Description of the task: Can you format every line of all the records below as a numbered list, skipping blank lines and leaving out the pictures?

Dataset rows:
-*-*-

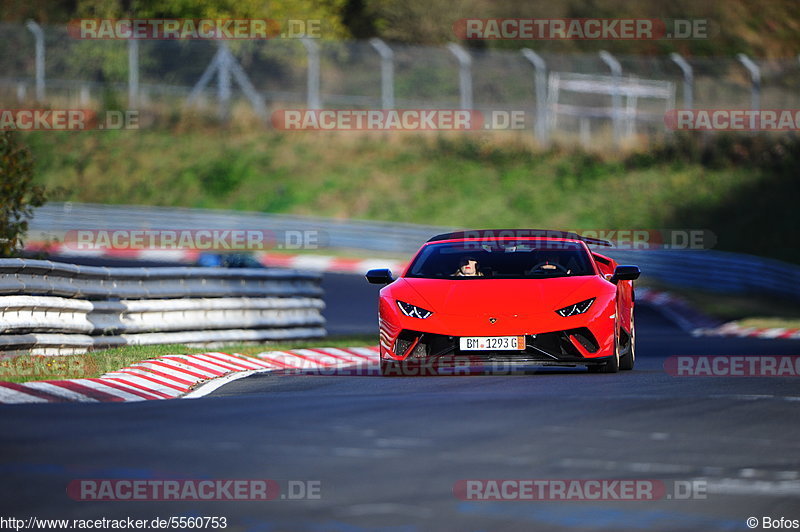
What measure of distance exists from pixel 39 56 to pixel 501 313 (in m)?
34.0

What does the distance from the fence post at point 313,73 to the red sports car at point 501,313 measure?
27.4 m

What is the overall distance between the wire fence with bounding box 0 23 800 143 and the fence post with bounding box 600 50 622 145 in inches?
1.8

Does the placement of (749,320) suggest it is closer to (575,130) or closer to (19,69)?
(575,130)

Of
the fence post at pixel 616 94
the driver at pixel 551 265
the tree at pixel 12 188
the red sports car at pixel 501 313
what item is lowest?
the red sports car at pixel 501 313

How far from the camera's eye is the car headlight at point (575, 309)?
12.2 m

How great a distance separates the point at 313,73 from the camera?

-*-*-

Result for this exercise:
1. What measure of distance exists from pixel 39 56 to pixel 501 313 (in m)?
2. 34.0
3. What does the distance from the fence post at point 313,73 to the red sports car at point 501,313 measure?
4. 27.4 m
5. What is the overall distance between the wire fence with bounding box 0 23 800 143 and the fence post with bounding box 600 50 622 145 in inches?
6. 1.8
7. Does the placement of (749,320) suggest it is closer to (575,130) or closer to (19,69)?
8. (575,130)
9. Of
10. the fence post at pixel 616 94
11. the driver at pixel 551 265
12. the tree at pixel 12 188
13. the red sports car at pixel 501 313
14. what item is lowest?
15. the red sports car at pixel 501 313
16. How far from the camera's eye is the car headlight at point (575, 309)?
17. 12.2 m
18. How great a distance separates the point at 313,73 from the camera?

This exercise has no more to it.